• **EXERCISE TASK**
Could you change "stone wall" to "brick wall" throughout the lines below and give them back with nothing else altered?

• **DATA TO PROCESS**
— begin —
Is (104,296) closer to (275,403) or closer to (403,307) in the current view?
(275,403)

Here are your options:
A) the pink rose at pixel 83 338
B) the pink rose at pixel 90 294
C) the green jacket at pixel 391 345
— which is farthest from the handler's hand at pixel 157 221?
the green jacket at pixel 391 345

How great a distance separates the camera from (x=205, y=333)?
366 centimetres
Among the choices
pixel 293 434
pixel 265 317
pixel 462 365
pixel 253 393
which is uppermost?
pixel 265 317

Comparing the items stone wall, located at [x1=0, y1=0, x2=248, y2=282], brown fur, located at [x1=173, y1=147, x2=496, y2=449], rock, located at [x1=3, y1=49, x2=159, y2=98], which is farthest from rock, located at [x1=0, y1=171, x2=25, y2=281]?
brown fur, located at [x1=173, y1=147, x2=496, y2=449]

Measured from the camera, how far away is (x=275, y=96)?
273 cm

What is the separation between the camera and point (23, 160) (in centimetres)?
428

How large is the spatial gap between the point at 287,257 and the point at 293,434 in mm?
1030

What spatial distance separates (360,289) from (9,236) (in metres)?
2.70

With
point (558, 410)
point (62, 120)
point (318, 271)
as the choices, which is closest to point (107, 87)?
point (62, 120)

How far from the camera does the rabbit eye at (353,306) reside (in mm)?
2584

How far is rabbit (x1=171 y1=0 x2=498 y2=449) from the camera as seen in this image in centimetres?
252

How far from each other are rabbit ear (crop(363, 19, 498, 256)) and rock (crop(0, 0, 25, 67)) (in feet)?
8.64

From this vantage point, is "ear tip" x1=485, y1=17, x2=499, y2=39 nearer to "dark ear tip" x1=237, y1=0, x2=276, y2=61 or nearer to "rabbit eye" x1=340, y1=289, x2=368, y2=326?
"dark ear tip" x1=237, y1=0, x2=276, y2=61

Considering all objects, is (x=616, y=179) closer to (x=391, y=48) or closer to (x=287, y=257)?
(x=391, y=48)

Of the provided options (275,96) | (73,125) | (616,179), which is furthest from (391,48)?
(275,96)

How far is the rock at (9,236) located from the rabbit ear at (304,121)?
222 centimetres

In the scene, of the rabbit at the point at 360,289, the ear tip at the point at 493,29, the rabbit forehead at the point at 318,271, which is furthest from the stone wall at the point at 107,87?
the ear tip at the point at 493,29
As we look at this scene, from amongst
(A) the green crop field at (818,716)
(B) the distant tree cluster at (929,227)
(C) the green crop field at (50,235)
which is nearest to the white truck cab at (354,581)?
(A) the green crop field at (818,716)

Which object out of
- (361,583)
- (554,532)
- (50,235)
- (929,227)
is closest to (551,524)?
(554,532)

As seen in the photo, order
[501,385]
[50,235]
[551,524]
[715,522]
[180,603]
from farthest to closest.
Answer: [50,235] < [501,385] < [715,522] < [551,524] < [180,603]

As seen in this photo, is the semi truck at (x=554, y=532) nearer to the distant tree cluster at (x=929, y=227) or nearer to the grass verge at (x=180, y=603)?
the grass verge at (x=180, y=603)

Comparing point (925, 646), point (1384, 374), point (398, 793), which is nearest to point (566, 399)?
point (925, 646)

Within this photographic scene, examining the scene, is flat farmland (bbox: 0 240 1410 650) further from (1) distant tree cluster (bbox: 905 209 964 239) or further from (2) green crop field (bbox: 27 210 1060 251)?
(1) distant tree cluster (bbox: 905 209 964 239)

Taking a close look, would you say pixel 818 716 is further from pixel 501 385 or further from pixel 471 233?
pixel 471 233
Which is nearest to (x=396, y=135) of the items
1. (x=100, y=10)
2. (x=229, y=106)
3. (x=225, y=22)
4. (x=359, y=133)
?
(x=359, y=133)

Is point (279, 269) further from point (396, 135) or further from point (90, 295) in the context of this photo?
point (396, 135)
— end —
• **EXERCISE OUTPUT**
Is (104,296) closer to (275,403) or closer to (403,307) in the current view?
(275,403)

Here are your options:
A) the pink rose at pixel 83 338
B) the pink rose at pixel 90 294
C) the green jacket at pixel 391 345
— which is farthest from the handler's hand at pixel 157 221?
the green jacket at pixel 391 345

How great a distance separates the camera from (x=205, y=333)?
366 centimetres
Among the choices
pixel 293 434
pixel 265 317
pixel 462 365
pixel 253 393
which is uppermost?
pixel 265 317

Comparing the items brick wall, located at [x1=0, y1=0, x2=248, y2=282], brown fur, located at [x1=173, y1=147, x2=496, y2=449], rock, located at [x1=3, y1=49, x2=159, y2=98], which is farthest from rock, located at [x1=0, y1=171, x2=25, y2=281]?
brown fur, located at [x1=173, y1=147, x2=496, y2=449]

Measured from the camera, how far away is (x=275, y=96)?
273 cm

What is the separation between the camera and point (23, 160) (in centimetres)?
428

How large is the spatial gap between the point at 287,257 and the point at 293,434 in mm?
1030

What spatial distance separates (360,289) from (9,236) (in metres)?
2.70

With
point (558, 410)
point (62, 120)
point (318, 271)
as the choices, which is closest to point (107, 87)?
point (62, 120)

How far from the camera does the rabbit eye at (353,306) reside (in mm)?
2584

How far is rabbit (x1=171 y1=0 x2=498 y2=449) from the camera as seen in this image in centimetres?
252

How far from each other are rabbit ear (crop(363, 19, 498, 256)) and rock (crop(0, 0, 25, 67)) (in feet)?
8.64

From this vantage point, is "ear tip" x1=485, y1=17, x2=499, y2=39 nearer to "dark ear tip" x1=237, y1=0, x2=276, y2=61 or nearer to "rabbit eye" x1=340, y1=289, x2=368, y2=326?
"dark ear tip" x1=237, y1=0, x2=276, y2=61

Considering all objects, is (x=616, y=179) closer to (x=391, y=48) or closer to (x=287, y=257)?
(x=391, y=48)

Of the provided options (275,96) | (73,125) | (616,179), which is furthest from (391,48)?
(275,96)

How far is the rock at (9,236) located from the rabbit ear at (304,121)?
222 centimetres

In the scene, of the rabbit at the point at 360,289, the ear tip at the point at 493,29, the rabbit forehead at the point at 318,271, which is furthest from the brick wall at the point at 107,87?
the ear tip at the point at 493,29
As we look at this scene, from amongst
(A) the green crop field at (818,716)
(B) the distant tree cluster at (929,227)
(C) the green crop field at (50,235)
which is nearest to the white truck cab at (354,581)?
(A) the green crop field at (818,716)

Which object out of
- (361,583)
- (554,532)
- (50,235)
- (929,227)
is closest to (551,524)?
(554,532)

As seen in the photo, order
[501,385]
[50,235]
[551,524]
[715,522]
[180,603]
from farthest to closest.
Answer: [50,235] < [501,385] < [715,522] < [551,524] < [180,603]

As seen in this photo, is the semi truck at (x=554, y=532) nearer to the distant tree cluster at (x=929, y=227) or nearer to the grass verge at (x=180, y=603)?
the grass verge at (x=180, y=603)

Comparing point (925, 646), point (1384, 374), point (398, 793), which is nearest to point (566, 399)?
point (925, 646)

Within this photographic scene, examining the scene, is flat farmland (bbox: 0 240 1410 650) further from (1) distant tree cluster (bbox: 905 209 964 239) or further from (2) green crop field (bbox: 27 210 1060 251)?
(1) distant tree cluster (bbox: 905 209 964 239)

Taking a close look, would you say pixel 818 716 is further from pixel 501 385 or further from pixel 471 233?
pixel 471 233
Which is nearest to (x=396, y=135) of the items
1. (x=100, y=10)
2. (x=229, y=106)
3. (x=225, y=22)
4. (x=359, y=133)
?
(x=359, y=133)

Is point (279, 269) further from point (396, 135) or further from point (90, 295) in the context of this photo?
point (396, 135)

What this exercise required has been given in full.